━━ Supplied material ━━

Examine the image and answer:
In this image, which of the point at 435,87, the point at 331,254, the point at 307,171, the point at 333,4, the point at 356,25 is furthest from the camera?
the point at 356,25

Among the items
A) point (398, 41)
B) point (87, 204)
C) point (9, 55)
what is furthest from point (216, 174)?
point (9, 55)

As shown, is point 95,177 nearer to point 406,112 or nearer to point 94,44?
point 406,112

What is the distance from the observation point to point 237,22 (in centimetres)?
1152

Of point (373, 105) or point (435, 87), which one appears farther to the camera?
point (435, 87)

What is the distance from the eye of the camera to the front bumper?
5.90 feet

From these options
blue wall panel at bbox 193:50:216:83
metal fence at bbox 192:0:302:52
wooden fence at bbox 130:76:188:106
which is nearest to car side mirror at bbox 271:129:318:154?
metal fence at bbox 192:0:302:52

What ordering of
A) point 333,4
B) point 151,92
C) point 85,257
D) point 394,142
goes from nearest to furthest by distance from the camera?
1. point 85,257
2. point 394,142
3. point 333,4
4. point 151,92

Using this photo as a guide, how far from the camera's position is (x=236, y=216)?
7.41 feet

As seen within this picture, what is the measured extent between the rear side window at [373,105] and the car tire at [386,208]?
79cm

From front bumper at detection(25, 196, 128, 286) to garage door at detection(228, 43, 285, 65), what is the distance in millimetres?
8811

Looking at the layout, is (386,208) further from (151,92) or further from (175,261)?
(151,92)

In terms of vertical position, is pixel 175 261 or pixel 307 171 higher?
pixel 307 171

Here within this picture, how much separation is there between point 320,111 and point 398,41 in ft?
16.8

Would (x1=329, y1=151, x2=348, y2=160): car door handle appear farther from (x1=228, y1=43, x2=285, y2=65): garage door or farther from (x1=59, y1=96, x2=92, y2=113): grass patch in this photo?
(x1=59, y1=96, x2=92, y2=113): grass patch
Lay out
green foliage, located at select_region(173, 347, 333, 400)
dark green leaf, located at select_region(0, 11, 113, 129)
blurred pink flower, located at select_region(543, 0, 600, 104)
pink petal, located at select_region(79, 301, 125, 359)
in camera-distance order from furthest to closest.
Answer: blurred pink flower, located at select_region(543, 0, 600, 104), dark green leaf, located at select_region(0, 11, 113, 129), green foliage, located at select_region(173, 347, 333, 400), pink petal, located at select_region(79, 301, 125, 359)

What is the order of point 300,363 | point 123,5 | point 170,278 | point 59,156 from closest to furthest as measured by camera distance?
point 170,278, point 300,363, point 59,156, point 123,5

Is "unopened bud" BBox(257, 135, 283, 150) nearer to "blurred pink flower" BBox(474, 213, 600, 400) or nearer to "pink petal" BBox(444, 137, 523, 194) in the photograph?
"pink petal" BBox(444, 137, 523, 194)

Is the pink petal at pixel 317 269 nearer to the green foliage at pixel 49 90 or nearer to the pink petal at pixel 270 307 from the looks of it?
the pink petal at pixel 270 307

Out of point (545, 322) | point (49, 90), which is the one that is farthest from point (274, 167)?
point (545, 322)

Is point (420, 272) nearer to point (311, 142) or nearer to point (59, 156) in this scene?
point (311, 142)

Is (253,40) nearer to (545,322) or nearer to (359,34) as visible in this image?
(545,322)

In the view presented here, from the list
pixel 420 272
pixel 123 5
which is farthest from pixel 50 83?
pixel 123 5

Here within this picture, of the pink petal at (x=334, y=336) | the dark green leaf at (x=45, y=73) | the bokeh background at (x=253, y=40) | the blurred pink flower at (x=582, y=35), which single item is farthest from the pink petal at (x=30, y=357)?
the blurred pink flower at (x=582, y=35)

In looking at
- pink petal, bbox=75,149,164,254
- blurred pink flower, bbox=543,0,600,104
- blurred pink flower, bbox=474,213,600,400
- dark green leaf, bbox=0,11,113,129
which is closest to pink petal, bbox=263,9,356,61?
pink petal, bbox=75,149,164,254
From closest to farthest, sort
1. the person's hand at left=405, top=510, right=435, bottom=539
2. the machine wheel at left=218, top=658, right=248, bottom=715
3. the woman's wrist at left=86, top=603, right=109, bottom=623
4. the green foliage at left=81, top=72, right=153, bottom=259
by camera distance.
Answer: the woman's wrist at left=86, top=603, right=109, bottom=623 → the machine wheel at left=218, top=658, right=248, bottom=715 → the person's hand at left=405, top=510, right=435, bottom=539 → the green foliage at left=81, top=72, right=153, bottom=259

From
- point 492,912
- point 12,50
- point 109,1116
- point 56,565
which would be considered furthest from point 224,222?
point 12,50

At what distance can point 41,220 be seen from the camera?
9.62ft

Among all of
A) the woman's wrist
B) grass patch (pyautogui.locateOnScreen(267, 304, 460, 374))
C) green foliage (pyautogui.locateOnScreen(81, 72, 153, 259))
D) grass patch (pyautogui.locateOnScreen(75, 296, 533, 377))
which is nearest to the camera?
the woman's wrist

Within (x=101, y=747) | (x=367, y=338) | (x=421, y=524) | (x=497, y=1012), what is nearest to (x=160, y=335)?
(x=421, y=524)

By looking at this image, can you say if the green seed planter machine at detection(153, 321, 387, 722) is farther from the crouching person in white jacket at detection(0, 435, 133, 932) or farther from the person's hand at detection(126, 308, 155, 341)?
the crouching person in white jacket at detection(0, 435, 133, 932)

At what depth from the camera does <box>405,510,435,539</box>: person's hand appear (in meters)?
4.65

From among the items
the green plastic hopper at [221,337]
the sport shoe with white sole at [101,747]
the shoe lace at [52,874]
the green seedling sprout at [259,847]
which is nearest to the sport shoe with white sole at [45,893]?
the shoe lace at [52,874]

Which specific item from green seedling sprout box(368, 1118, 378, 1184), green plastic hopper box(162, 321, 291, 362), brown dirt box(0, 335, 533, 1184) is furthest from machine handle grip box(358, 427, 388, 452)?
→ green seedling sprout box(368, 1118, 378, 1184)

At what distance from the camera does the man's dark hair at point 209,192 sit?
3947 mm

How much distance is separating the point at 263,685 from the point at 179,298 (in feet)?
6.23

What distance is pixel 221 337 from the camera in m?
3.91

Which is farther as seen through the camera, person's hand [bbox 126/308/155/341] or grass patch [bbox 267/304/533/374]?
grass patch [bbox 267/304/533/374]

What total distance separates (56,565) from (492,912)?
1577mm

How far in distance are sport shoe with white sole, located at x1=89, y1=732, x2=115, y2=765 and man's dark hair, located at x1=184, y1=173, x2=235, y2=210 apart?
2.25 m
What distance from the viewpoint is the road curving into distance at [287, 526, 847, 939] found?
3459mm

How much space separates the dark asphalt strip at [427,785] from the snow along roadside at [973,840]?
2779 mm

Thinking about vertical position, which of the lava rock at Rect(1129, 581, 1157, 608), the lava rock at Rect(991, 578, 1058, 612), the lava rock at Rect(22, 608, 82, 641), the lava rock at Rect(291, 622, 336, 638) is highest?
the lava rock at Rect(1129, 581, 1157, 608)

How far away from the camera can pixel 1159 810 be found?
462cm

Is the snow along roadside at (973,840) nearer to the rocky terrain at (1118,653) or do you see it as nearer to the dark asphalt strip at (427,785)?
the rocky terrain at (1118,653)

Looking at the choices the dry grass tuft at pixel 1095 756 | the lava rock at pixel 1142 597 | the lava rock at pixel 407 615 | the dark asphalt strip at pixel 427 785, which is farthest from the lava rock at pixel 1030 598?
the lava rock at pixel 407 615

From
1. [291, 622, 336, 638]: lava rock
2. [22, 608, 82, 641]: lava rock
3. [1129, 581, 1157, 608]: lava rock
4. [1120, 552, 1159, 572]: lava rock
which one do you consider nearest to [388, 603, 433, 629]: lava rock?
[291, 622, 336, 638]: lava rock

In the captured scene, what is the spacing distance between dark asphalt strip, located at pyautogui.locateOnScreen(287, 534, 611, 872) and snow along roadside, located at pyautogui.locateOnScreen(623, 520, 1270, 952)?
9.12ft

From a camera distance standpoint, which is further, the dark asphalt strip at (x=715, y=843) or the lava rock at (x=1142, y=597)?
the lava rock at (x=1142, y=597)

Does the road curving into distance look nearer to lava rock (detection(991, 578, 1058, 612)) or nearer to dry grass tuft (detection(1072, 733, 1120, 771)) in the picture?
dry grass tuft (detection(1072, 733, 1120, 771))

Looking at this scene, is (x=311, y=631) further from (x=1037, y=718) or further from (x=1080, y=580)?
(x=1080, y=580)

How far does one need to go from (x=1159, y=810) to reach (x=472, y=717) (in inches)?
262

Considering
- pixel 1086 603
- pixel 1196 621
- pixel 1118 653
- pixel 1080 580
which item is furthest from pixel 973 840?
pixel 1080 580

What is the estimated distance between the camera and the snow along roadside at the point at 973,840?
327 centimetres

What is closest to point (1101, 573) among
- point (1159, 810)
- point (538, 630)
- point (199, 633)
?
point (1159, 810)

━━━

Copy verbatim the lines of the data from the line containing "Looking at the choices" through the end of the data, with both of those lines included.

Looking at the choices the dry grass tuft at pixel 1095 756 | the lava rock at pixel 1142 597 | the lava rock at pixel 407 615 | the dark asphalt strip at pixel 427 785, which is farthest from the lava rock at pixel 1030 598?
the lava rock at pixel 407 615

From
1. [291, 622, 336, 638]: lava rock
2. [22, 608, 82, 641]: lava rock
3. [1129, 581, 1157, 608]: lava rock
4. [1120, 552, 1159, 572]: lava rock
which one do you consider nearest to [388, 603, 433, 629]: lava rock?
[291, 622, 336, 638]: lava rock

In the captured scene, what is the spacing distance between dark asphalt strip, located at pyautogui.locateOnScreen(287, 534, 611, 872) and snow along roadside, located at pyautogui.locateOnScreen(623, 520, 1270, 952)?
9.12ft

From a camera distance standpoint, which is further, the dark asphalt strip at (x=715, y=843) or the lava rock at (x=1142, y=597)?
the lava rock at (x=1142, y=597)

Does the road curving into distance look nearer to lava rock (detection(991, 578, 1058, 612)) or nearer to dry grass tuft (detection(1072, 733, 1120, 771)) in the picture?
dry grass tuft (detection(1072, 733, 1120, 771))

Looking at this scene, is (x=311, y=631) further from (x=1037, y=718) or further from (x=1080, y=580)?
(x=1080, y=580)

How far does one need to go from (x=1159, y=810) to reach (x=472, y=717) (in inches)?
262

Considering
- pixel 1086 603
- pixel 1196 621
- pixel 1118 653
- pixel 1080 580
which item is furthest from pixel 973 840?
pixel 1080 580

What is the estimated distance between the camera and the snow along roadside at the point at 973,840?
327 centimetres

What is closest to point (1101, 573) among
- point (1159, 810)
- point (538, 630)
- point (199, 633)
?
point (1159, 810)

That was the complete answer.